▸ Stated task
How many lines in the entries below contain the string "shown"? Case matters, and the reply should be the number alone.

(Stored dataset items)
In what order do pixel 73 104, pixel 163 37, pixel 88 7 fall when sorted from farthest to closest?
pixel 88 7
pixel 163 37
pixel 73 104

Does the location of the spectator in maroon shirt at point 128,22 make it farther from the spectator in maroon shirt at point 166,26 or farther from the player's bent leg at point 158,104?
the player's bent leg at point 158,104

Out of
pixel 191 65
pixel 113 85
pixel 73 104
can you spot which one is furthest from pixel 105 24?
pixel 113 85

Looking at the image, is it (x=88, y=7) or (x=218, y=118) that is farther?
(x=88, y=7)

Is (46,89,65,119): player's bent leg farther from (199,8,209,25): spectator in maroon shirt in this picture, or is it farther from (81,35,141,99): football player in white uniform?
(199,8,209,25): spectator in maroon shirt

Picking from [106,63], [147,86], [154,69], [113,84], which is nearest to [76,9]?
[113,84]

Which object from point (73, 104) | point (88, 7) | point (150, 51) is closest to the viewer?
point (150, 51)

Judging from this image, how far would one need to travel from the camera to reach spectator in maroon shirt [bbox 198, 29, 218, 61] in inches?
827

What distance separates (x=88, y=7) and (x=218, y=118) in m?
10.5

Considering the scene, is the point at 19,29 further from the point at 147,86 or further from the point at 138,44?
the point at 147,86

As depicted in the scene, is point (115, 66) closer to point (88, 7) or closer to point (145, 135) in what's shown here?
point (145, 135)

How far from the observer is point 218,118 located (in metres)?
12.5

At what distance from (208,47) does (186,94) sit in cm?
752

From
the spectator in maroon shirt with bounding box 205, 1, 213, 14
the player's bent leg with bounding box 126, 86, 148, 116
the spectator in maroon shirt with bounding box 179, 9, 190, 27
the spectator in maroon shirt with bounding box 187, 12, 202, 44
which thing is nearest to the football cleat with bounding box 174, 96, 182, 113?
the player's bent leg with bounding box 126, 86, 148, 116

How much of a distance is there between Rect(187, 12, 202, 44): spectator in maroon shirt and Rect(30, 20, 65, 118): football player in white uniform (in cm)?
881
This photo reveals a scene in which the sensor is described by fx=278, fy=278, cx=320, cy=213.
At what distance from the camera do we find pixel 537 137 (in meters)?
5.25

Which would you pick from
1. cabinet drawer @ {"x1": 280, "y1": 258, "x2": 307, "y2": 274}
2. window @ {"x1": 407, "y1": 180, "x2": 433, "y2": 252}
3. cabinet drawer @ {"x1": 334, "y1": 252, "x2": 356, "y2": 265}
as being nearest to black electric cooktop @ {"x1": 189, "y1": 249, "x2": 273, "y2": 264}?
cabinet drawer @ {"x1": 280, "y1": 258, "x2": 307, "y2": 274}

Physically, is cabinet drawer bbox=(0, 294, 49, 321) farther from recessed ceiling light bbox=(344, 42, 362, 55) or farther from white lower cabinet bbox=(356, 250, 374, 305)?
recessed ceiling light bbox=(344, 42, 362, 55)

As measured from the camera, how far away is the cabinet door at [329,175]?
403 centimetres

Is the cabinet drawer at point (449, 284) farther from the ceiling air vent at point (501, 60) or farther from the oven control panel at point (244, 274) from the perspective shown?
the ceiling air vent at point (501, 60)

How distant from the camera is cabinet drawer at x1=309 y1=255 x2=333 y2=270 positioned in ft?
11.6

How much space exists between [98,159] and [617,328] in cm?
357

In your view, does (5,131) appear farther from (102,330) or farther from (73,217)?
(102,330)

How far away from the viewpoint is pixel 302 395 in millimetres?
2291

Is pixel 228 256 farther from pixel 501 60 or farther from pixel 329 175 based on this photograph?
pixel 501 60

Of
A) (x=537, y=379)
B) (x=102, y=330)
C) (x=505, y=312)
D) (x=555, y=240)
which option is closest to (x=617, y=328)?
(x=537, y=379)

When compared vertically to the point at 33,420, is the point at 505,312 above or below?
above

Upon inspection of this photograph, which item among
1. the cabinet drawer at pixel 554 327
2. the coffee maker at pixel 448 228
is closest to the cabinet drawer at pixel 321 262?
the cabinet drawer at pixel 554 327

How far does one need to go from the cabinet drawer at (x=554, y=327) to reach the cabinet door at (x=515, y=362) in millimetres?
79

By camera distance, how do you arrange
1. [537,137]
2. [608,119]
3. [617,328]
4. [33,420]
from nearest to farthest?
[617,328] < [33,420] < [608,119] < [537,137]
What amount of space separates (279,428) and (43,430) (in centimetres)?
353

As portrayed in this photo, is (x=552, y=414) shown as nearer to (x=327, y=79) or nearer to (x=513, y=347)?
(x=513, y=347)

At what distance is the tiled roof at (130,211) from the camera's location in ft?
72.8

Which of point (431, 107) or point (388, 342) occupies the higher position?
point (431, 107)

▸ Response
3